#### Your objective:
From the line with "0000086433 PowerPoint Templates - Slide 88" through the line with "Laurent GIROUD", inclusive, return each line of the data below exactly and leave the rest out.

Start of Block

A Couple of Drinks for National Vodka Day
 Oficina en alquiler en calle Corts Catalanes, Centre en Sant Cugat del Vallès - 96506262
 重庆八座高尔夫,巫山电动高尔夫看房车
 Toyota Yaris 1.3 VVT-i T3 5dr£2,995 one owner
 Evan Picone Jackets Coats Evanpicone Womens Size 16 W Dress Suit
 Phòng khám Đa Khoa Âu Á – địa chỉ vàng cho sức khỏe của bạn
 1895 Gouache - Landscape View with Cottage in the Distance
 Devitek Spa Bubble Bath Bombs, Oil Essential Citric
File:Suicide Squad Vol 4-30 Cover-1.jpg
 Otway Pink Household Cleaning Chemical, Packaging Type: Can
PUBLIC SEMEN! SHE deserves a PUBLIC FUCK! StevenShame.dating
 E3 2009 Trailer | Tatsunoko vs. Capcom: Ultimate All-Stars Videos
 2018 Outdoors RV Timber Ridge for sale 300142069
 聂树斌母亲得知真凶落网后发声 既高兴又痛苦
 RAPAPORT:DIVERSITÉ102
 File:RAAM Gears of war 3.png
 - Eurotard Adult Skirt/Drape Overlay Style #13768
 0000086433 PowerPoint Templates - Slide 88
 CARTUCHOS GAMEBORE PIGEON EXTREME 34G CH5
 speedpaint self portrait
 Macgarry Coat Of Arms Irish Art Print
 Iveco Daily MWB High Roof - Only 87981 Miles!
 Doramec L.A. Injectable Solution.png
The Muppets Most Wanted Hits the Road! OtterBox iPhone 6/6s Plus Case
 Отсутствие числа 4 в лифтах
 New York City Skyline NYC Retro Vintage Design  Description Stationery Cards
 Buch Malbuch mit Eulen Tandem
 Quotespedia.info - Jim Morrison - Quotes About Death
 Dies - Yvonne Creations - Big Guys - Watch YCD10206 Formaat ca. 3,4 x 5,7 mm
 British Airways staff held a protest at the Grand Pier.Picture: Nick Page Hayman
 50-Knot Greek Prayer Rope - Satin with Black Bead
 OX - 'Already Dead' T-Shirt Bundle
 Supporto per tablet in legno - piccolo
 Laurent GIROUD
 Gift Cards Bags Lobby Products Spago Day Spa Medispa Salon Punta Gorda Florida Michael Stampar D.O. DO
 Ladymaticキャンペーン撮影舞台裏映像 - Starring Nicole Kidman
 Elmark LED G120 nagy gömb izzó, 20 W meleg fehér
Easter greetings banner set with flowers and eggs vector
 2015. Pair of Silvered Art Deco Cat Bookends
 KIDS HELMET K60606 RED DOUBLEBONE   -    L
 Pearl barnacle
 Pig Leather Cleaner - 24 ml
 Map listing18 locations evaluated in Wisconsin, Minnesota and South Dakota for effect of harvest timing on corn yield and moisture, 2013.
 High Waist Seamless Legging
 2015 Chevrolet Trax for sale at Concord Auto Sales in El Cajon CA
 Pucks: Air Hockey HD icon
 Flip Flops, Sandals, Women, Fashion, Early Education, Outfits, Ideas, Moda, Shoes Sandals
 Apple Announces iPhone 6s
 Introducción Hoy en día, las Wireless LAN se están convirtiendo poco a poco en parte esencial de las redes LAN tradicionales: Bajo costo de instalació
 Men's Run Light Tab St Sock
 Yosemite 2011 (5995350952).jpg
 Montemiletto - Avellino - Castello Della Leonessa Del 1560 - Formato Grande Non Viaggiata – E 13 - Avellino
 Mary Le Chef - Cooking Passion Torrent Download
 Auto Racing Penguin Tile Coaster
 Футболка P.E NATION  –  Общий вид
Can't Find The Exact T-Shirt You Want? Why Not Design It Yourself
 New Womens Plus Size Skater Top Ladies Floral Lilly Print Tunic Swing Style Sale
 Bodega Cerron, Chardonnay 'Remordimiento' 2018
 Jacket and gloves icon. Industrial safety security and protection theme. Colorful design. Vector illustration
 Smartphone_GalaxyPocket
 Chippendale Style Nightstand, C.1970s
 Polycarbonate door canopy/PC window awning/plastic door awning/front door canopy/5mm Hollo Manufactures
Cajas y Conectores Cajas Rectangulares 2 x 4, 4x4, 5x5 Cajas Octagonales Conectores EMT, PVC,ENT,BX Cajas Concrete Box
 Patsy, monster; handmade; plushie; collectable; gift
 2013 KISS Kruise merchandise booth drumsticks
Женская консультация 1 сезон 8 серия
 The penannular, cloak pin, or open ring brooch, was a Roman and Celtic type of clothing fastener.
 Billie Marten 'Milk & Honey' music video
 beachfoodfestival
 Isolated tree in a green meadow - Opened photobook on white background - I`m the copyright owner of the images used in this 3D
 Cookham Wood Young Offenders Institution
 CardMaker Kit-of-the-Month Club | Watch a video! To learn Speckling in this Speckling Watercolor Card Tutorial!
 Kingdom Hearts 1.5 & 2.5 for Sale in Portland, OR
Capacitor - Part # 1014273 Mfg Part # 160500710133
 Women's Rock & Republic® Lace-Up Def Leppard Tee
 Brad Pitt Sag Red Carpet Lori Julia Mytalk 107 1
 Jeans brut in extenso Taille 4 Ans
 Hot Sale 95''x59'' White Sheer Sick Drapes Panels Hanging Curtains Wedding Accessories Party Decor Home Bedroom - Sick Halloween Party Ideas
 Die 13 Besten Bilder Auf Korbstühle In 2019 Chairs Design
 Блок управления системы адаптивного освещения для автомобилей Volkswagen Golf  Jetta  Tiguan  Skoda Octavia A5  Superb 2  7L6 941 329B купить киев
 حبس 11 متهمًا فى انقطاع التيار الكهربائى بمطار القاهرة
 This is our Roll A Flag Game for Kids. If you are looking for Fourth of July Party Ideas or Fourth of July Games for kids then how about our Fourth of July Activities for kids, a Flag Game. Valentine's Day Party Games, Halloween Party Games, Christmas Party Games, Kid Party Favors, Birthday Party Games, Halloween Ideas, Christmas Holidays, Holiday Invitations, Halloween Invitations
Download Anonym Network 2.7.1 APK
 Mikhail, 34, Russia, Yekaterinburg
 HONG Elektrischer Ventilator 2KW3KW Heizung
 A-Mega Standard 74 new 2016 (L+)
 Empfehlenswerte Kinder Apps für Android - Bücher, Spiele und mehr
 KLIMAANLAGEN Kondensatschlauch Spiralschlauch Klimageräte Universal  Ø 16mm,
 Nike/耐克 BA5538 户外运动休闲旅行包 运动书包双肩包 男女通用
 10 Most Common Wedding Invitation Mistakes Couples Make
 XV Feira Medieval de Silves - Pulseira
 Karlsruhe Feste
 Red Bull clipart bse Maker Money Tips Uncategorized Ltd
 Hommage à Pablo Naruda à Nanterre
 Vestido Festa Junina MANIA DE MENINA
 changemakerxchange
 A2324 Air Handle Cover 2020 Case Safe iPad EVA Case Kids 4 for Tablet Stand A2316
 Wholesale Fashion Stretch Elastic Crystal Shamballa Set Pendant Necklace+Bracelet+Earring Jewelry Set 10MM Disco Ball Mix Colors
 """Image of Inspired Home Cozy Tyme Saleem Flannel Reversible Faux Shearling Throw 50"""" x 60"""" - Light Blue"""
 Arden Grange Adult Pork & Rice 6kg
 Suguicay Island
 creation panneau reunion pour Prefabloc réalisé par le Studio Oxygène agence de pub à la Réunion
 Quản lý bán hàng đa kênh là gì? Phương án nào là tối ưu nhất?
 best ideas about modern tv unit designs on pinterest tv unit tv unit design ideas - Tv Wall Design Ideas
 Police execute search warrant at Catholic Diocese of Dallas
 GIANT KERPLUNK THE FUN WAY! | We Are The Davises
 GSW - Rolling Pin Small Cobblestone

End of Block

#### Task solution:
 0000086433 PowerPoint Templates - Slide 88
 CARTUCHOS GAMEBORE PIGEON EXTREME 34G CH5
 speedpaint self portrait
 Macgarry Coat Of Arms Irish Art Print
 Iveco Daily MWB High Roof - Only 87981 Miles!
 Doramec L.A. Injectable Solution.png
The Muppets Most Wanted Hits the Road! OtterBox iPhone 6/6s Plus Case
 Отсутствие числа 4 в лифтах
 New York City Skyline NYC Retro Vintage Design  Description Stationery Cards
 Buch Malbuch mit Eulen Tandem
 Quotespedia.info - Jim Morrison - Quotes About Death
 Dies - Yvonne Creations - Big Guys - Watch YCD10206 Formaat ca. 3,4 x 5,7 mm
 British Airways staff held a protest at the Grand Pier.Picture: Nick Page Hayman
 50-Knot Greek Prayer Rope - Satin with Black Bead
 OX - 'Already Dead' T-Shirt Bundle
 Supporto per tablet in legno - piccolo
 Laurent GIROUD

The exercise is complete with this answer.